Anies, Ganjar, dan Prabowo Belum Tawarkan Solusi Konkret Atasi Pengangguran
Pembukaan lapangan kerja merupakan problem penting yang harus diatasi untuk menuju Indonesia Emas 2045. Masing-masing pasangan bakal capres-cawapres diharapkan punya program konkret mengenai hal itu.
Ketiga pasangan bakal calon presiden (capres) dan calon wakil presiden (cawapres) mengungkit persoalan lapangan kerja dalam visi-misi dan program kerja, tetapi tawaran mereka dinilai belum menjawab permasalahan pasar kerja yang sesungguhnya.
Dalam dokumen visi, misi, dan program kerja pasangan Anies Baswedan-Muhaimin Iskandar disebutkan, kualitas manusia yang belum memadai, kemiskinan, pengangguran, ketimpangan, dan krisis iklim adalah masalah utama dari daftar panjang persoalan yang harus segera diselesaikan. Beberapa program yang ditawarkan adalah menciptakan sedikitnya 15 juta lapangan pekerjaan baru, termasuk pekerjaan ramah lingkungan (green jobs) pada 2025-2029; melakukan pemetaan kebutuhan (jumlah dan kompetensi) tenaga kerja; serta membentuk dana pengembangan keterampilan di bawah Kementerian Tenaga Kerja.
Pasangan ini juga menargetkan penciptaan lapangan kerja berkualitas di seluruh sektor, termasuk industri manufaktur guna menurunkan tingkat pengangguran terbuka dari 5,45 persen pada Februari 2023 menjadi 3,5-4 persen di 2029.
”Pertumbuhan ekonomi tidak setara dengan pertumbuhan lapangan kerja. Di Maluku Utara misalnya, produk domestik bruto regional sekitar 22,94 persen, tetapi penurunan tingkat pengangguran terbuka hanya 0,08 persen,” ujar Anies saat menghadiri Sarasehan 100 Ekonom yang digelar oleh CNBC Indonesia dan Institute For Development of Economics and Finance (Indef), pekan lalu di Jakarta.
Baca juga: Pengangguran Masih Didominasi Lulusan Pendidikan Tinggi
Kemudian, pasangan Ganjar Pranowo -Mahfud MD melalui dokumen visi dan misi mengatakan akan bertekad mengurangi kemiskinan dengan jelas dan progresif melalui konvergensi program pusat dan daerah, serta optimalisasi dana non-APBN. Program Cepat Kerja untuk menciptakan 17 juta lapangan kerja baru, memastikan penyerapan angkatan kerja baru setiap tahun, dan mengurangi jumlah pengangguran hingga mencapai tingkat penyerapan yang optimal supaya semua rakyat dapat bekerja.
”Kurikulum siap kerja juga akan kami dorong. Insentif pajak bagi investor supaya riset dan pengembangan, lapangan kerja naik, dan upskilling pekerja meningkat. Kita masih punya momentum bonus demografi,” ujar Ganjar di acara yang sama.

| Tugas yang Dikerjakan |
A - Salin bagian artikel tentang tawaran para bakal capres soal pengangguran, mulai dari "Pasangan ini juga" dan berakhir pada "persen di 2029.".
B - Menurut artikel tentang tawaran para bakal capres soal pengangguran, berapa lapangan kerja baru yang hendak diciptakan lewat Program Cepat Kerja pasangan Ganjar Pranowo-Mahfud MD?
C - Teruskan artikel tentang tawaran para bakal capres soal pengangguran, dimulai sesudah kalimat terakhir yang ada.

| Data Tercatat |
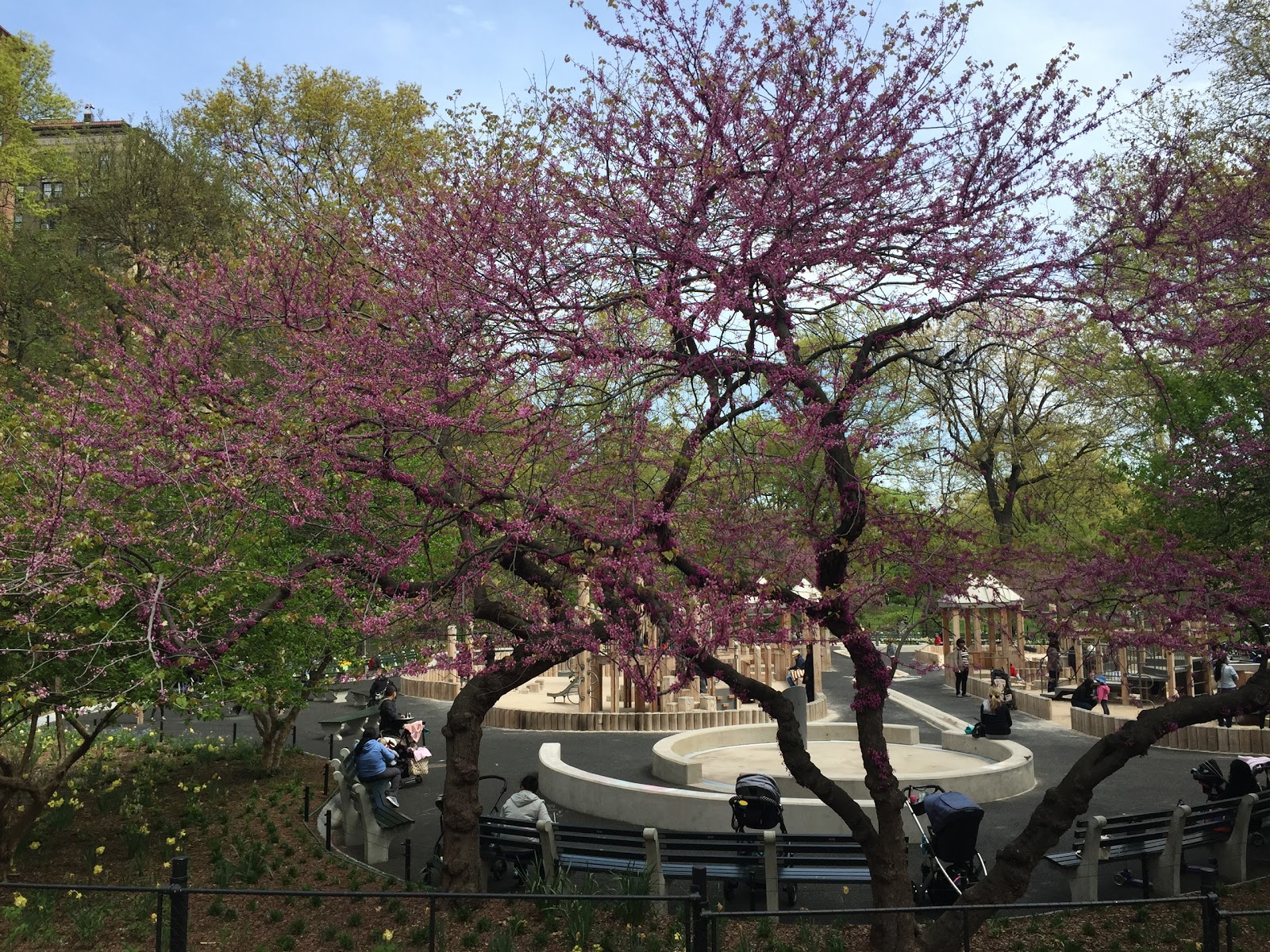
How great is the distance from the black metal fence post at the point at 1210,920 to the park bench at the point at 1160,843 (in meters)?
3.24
--
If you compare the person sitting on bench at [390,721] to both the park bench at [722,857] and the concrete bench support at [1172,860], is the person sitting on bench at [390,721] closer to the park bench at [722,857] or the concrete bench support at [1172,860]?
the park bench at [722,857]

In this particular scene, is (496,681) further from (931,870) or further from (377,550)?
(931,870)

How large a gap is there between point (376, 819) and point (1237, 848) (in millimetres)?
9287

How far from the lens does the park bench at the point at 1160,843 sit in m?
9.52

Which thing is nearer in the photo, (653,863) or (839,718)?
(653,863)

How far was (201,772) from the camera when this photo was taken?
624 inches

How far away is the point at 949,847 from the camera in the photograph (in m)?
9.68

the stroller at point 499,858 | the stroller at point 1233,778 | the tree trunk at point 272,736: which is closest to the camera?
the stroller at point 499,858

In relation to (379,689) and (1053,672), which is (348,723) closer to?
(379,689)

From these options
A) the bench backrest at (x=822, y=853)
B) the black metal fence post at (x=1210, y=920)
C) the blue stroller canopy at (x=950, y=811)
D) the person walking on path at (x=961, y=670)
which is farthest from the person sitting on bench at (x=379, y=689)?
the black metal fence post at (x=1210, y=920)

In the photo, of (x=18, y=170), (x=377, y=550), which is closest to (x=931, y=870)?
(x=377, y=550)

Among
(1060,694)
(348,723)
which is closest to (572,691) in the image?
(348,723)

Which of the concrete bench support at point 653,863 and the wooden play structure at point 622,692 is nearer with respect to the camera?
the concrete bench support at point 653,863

| Hasil Akhir |
A -
Pasangan ini juga menargetkan penciptaan lapangan kerja berkualitas di seluruh sektor, termasuk industri manufaktur guna menurunkan tingkat pengangguran terbuka dari 5,45 persen pada Februari 2023 menjadi 3,5-4 persen di 2029.

B - 17 juta lapangan kerja baru.

C -
Adapun pasangan Prabowo Subianto -Gibran Rangkabuming Raka melalui dokumen visi-misi Bersama Indonesia Maju menyebutkan delapan program hasil cepat terbaik. Di antaranya dengan menciptakan lapangan kerja seluas-luasnya dengan mengutamakan tenaga kerja lokal untuk mengurangi tingkat pengangguran dan memperketat masuknya tenaga kerja asing (TKA). Pasangan ini juga bakal membentuk Satgas Pengawasan TKA untuk melindungi tenaga kerja dalam negeri.
Bukan hal baru
Aktivis buruh perempuan Kokom Komalawati, Senin (13/11/2023), di Jakarta, mengatakan, mengangkat isu pengangguran ke masyarakat bukan hal baru. Menurut dia, sampai sekarang belum ada satupun rezim pemerintahan yang mampu menyelesaikan secara optimal masalah pengangguran.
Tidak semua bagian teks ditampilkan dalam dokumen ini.